9 septiembre, 2026

El Papa León XIV presidió en la plaza de San Pedro del Vaticano la Audiencia General de este miércoles. Crédito: Vatican Media.

Durante su habitual encuentro con los fieles celebrado en la plaza de San Pedro del Vaticano, el Papa León XIV dedicó su intervención central a profundizar en los postulados de la Constitución conciliar Gaudium et spes. En esta ocasión, el pontífice centró su mensaje en el primer capítulo del documento eclesial, el cual aborda de forma específica la dignidad de la persona humana y su relevancia en el contexto contemporáneo.

El origen divino como base de los valores universales

Al retomar el análisis de este texto fundamental del Concilio Vaticano II, el obispo de Roma señaló que la dignidad inherente a cada individuo constituye el pilar indispensable para sostener aquellos valores que hoy disfrutan la máxima consideración. Sin embargo, advirtió sobre el peligro de desvincular dichos principios de su fuente divina, lo que podría derivar en graves distorsiones provocadas por la corrupción del corazón humano.

Aunque reconoció que el reconocimiento histórico de los derechos fundamentales representa uno de los mayores logros de la humanidad, el pontífice recordó que todavía queda un largo camino por recorrer para erradicar las contradicciones que obstaculizan la plena realización de las personas.

Una condición que no depende de logros ni riquezas

Para reforzar esta postura, el líder de la Iglesia católica recordó lo expresado recientemente en su encíclica Magnifica humanitas, donde enfatizó que el valor intrínseco de cada ser humano trasciende cualquier variable socioeconómica o funcional:

«Cada persona, hecha constitutivamente para la relación, es pensada y querida por Dios para entrar en una historia de comunión con Él, con los demás y con la creación. Su dignidad no depende de las capacidades que posee, de las riquezas o del rol que desempeña, ni de las decisiones justas o equivocadas que toma, sino que es un don que la precede y la excede, dado por Dios como expresión de su amor que nunca falla»

De este modo, la condición de criatura hecha a imagen de Dios dueba al ser humano de una proyección única, convirtiéndolo en custodio responsable del resto de la creación y situándolo en una dinámica constante de comunión fraterna y filial.

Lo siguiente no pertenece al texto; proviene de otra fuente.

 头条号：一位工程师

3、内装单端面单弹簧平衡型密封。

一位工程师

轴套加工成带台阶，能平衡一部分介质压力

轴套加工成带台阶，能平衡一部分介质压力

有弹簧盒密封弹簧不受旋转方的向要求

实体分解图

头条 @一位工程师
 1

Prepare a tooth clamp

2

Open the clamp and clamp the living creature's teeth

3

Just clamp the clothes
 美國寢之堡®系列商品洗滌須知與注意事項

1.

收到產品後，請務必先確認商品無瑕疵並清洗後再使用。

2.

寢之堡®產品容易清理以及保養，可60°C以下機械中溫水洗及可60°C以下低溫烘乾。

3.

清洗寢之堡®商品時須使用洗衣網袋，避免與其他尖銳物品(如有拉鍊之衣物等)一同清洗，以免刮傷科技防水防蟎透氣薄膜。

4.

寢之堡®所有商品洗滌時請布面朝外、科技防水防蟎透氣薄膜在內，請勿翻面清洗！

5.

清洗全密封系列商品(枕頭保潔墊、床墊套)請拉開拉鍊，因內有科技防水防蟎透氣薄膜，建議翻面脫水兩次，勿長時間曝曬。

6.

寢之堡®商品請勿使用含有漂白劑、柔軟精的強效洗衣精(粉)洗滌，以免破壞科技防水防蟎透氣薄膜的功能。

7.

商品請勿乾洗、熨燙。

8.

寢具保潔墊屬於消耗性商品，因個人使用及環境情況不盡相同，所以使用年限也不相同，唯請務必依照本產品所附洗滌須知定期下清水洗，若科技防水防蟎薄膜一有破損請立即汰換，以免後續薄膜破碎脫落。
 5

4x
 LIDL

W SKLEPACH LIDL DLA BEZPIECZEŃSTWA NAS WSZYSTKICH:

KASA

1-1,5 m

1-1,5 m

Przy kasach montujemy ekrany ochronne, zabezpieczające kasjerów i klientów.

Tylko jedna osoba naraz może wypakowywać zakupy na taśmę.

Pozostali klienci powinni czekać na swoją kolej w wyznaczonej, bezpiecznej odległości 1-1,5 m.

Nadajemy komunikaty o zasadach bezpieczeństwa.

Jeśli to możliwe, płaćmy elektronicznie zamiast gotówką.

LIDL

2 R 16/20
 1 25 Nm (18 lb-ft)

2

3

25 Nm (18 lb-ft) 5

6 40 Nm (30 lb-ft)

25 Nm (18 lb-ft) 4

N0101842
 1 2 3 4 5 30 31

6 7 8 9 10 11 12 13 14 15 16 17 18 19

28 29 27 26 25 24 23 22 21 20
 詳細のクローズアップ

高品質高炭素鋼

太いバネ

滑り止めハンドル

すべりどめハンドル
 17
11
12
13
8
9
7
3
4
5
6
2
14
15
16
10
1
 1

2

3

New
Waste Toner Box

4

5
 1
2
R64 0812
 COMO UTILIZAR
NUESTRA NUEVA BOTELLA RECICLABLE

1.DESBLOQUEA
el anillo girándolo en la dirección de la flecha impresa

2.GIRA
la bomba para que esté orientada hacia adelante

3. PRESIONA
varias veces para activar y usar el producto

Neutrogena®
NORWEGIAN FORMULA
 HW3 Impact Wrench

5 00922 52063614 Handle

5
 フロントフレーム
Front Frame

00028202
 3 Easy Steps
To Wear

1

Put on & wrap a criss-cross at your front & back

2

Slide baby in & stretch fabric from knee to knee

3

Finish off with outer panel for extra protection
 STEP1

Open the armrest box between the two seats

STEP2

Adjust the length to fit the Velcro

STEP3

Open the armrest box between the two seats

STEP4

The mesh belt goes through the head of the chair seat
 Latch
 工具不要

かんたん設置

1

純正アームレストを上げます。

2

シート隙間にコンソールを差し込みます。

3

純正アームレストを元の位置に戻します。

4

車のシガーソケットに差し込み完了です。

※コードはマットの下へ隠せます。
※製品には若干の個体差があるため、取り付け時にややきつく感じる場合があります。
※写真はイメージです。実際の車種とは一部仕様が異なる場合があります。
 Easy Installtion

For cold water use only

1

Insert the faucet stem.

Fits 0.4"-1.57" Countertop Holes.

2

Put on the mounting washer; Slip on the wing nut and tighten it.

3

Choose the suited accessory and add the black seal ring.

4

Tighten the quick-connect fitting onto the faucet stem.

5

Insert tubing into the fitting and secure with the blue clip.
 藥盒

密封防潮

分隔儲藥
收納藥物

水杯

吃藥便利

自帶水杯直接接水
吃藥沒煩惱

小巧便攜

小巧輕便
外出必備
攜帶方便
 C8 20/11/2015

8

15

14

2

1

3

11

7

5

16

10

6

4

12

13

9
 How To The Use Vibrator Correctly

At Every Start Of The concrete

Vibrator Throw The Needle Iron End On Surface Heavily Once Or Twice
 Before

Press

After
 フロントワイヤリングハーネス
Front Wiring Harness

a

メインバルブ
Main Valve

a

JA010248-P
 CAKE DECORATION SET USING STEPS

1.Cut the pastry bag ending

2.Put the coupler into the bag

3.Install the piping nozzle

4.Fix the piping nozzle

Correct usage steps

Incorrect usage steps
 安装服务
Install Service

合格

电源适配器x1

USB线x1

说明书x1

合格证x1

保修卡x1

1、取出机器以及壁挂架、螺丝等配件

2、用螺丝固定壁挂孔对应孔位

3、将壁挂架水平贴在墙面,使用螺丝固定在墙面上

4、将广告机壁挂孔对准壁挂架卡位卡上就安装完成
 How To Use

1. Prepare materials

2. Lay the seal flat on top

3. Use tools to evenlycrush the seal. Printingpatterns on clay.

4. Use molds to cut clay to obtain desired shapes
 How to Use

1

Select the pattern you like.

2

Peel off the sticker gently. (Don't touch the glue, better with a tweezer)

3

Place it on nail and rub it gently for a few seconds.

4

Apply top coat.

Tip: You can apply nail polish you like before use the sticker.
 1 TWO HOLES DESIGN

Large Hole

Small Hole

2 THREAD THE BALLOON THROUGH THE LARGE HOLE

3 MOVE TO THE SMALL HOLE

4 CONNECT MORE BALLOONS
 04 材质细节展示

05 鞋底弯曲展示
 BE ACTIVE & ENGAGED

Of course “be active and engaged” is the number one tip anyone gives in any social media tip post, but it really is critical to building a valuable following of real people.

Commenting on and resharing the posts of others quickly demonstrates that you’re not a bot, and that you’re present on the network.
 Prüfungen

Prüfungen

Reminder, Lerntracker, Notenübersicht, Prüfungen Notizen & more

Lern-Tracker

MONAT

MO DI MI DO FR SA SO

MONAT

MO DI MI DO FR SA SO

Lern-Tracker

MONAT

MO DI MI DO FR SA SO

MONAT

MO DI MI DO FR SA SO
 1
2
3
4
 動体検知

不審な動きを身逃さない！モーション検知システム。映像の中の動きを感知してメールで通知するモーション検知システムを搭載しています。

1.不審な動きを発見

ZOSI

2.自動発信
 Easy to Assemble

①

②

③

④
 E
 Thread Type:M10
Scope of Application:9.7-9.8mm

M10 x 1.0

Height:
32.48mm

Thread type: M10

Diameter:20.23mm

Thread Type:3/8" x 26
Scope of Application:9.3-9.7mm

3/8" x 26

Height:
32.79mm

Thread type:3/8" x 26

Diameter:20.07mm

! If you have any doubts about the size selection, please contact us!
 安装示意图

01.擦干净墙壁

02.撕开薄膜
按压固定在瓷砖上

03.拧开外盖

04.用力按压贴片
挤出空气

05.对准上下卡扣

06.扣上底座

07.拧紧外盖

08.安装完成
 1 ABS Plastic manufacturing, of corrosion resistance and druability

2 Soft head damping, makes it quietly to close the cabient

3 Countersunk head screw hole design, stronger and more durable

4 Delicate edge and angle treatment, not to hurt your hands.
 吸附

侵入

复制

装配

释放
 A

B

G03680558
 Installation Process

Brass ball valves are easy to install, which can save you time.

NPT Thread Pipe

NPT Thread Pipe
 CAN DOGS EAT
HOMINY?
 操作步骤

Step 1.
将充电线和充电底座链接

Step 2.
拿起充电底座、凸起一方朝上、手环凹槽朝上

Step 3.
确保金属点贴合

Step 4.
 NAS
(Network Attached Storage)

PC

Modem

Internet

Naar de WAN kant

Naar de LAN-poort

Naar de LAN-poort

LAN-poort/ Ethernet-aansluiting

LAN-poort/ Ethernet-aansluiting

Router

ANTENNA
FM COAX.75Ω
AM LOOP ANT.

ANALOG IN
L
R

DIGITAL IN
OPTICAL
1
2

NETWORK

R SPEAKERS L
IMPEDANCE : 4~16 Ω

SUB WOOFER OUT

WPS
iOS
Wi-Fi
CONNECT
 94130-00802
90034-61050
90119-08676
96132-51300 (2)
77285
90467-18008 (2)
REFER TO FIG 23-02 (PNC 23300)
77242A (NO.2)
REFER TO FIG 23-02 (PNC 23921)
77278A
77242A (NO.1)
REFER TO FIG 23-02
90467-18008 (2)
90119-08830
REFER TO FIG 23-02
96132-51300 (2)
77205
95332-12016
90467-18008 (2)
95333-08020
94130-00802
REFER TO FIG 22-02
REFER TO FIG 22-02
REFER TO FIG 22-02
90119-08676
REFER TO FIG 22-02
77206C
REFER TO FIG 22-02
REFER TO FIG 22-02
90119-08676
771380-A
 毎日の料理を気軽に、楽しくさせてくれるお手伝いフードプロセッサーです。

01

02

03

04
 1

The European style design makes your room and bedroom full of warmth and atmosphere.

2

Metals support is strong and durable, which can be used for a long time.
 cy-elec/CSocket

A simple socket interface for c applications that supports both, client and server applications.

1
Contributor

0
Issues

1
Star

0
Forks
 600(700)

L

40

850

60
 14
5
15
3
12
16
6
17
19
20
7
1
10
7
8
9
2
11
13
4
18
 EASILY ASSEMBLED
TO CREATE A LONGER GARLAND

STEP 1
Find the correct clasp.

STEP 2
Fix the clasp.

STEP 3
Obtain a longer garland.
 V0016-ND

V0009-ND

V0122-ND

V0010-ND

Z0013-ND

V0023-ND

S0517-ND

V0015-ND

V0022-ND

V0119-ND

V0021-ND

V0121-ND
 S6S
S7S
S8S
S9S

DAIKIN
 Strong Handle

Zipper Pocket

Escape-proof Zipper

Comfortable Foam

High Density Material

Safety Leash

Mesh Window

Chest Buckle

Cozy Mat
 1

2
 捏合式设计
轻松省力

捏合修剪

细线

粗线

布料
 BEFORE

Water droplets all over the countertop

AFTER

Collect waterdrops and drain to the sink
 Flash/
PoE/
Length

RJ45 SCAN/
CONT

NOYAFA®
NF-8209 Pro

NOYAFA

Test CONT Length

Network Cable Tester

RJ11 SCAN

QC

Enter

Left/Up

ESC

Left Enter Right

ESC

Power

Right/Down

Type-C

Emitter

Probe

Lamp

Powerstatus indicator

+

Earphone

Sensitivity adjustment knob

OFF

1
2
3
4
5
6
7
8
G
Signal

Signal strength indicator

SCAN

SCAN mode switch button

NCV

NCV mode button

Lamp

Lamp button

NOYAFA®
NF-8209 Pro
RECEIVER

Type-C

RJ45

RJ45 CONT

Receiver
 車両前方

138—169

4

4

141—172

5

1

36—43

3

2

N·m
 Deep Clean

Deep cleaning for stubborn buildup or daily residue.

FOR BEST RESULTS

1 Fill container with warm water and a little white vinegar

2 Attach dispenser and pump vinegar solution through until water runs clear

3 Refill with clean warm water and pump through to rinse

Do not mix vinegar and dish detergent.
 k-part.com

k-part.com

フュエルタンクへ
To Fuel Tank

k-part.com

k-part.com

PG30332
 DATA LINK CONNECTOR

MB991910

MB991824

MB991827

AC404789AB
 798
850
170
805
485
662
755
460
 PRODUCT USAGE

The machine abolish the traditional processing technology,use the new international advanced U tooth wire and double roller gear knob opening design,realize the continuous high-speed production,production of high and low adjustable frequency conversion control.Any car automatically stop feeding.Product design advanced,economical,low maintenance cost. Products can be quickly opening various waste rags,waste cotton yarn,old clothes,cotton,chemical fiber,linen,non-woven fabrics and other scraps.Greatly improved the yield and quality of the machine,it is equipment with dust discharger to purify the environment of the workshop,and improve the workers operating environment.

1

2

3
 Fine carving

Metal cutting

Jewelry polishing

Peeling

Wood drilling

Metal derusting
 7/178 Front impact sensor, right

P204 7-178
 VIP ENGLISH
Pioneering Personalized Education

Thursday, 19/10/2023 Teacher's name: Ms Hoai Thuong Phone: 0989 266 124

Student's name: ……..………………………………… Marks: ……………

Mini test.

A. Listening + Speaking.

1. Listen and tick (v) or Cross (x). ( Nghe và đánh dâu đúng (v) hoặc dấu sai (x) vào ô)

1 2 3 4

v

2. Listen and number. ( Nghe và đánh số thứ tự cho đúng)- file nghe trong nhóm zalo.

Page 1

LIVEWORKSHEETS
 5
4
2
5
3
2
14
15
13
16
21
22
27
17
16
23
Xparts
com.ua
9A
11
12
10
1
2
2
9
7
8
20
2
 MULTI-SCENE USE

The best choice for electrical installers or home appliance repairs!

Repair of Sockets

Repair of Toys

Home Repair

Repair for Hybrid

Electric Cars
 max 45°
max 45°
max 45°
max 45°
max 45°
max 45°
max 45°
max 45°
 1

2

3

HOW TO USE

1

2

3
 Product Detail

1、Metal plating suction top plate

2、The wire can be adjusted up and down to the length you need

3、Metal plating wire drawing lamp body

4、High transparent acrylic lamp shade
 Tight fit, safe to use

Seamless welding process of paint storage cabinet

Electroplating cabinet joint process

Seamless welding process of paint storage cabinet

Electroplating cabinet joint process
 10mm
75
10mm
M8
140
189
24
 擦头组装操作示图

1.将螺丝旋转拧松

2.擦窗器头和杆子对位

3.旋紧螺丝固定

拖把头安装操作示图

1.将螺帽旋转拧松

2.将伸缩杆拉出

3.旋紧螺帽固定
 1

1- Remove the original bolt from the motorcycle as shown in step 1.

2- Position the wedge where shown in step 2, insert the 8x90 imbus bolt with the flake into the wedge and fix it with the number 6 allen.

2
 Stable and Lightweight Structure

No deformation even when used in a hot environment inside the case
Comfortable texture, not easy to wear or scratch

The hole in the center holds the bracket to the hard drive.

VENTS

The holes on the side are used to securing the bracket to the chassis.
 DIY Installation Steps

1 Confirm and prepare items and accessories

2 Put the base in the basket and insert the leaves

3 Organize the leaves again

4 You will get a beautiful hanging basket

Unidad inseparable entre cuerpo y alma

Otro de los ejes centrales de la catequesis papal giró en torno a la necesidad de rechazar cualquier perspectiva dualista sobre el ser humano. Citando nuevamente los lineamientos de la Gaudium et spes, el Papa subrayó que la persona es una unidad de cuerpo y alma, por lo que reducir la corporalidad a un mero objeto de consumo o disposición arbitraria representa una afrenta directa contra su dignidad fundamental.

Asimismo, recordó que la vida corporal debe ser honrada como una creación destinada a la resurrección, instando a los creyentes a mantenerse vigilantes frente a las tendencias egoístas y las heridas provocadas por el pecado a lo largo de la historia.

Inteligencia, conciencia y libertad como expresiones cumbres

Hacia el final de su alocución ante miles de peregrinos, el Santo Padre enumeró las tres expresiones más significativas a través de las cuales se manifiesta la grandeza de la persona:

  • La inteligencia, que impulsa al individuo a buscar incansablemente la verdad.
  • La conciencia, espacio íntimo donde se otorga unidad y sentido a la propia existencia.
  • La libertad, que capacita al ser humano para asumir la responsabilidad plena de sus decisiones.

Finalmente, el Papa León XIV concluyó su mensaje alentando a los presentes a comprometerse activamente en la defensa y promoción de este valor indeleble, guiados siempre por la fuerza transformadora del Evangelio y la esperanza en la vida plena prometida por Cristo.